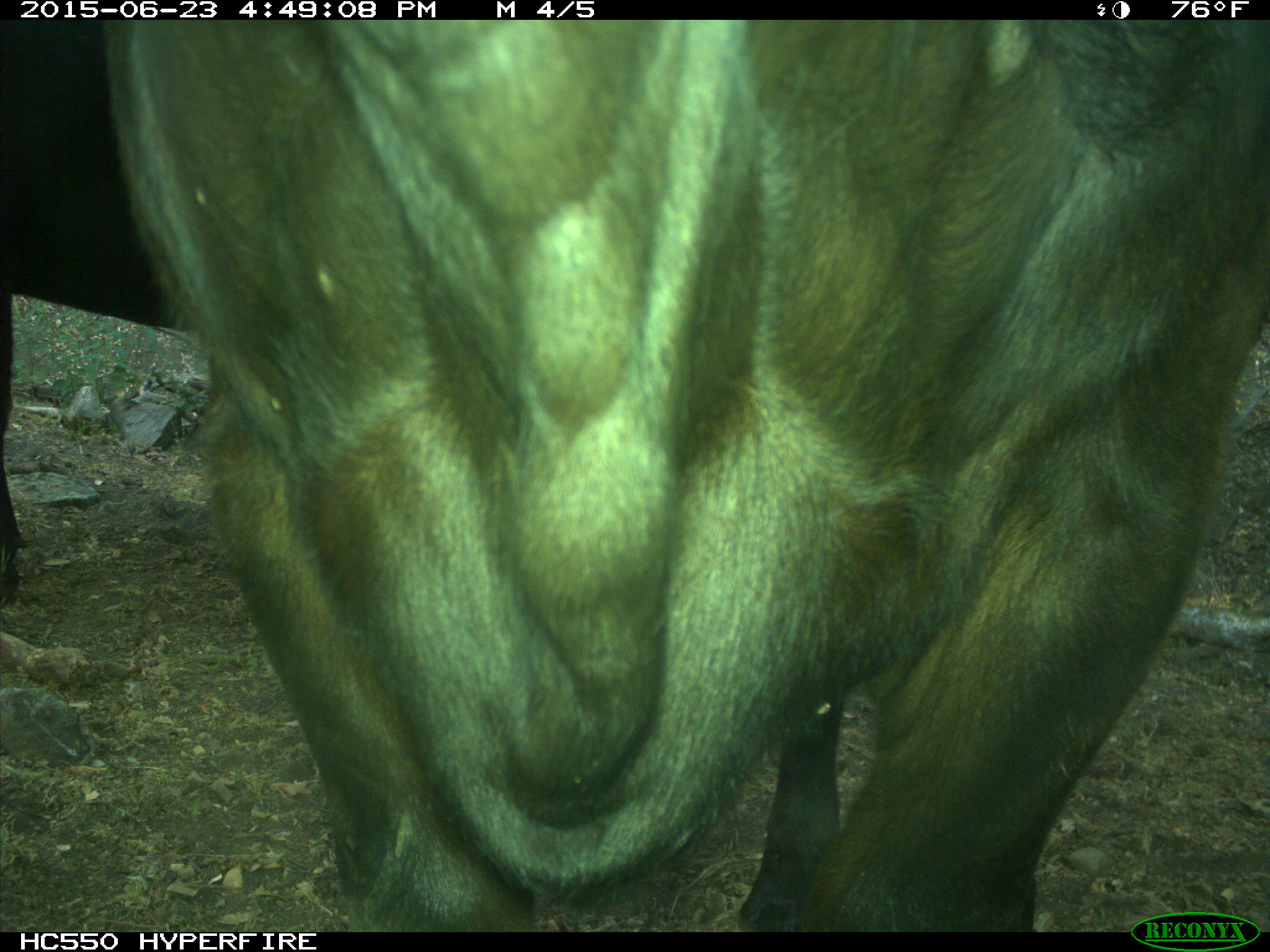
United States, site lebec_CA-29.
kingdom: Animalia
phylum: Chordata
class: Mammalia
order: Artiodactyla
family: Bovidae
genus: Bos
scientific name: Bos taurus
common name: domestic cow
Bos taurus (domestic cow).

■ ■ ■ ■ ■

**Instructions to follow:** In your copy of the material, match every word exactly and include no pictures.

**Reply to the task:**
United States, site lebec_CA-29.
kingdom: Animalia
phylum: Chordata
class: Mammalia
order: Artiodactyla
family: Bovidae
genus: Bos
scientific name: Bos taurus
common name: domestic cow
Bos taurus (domestic cow).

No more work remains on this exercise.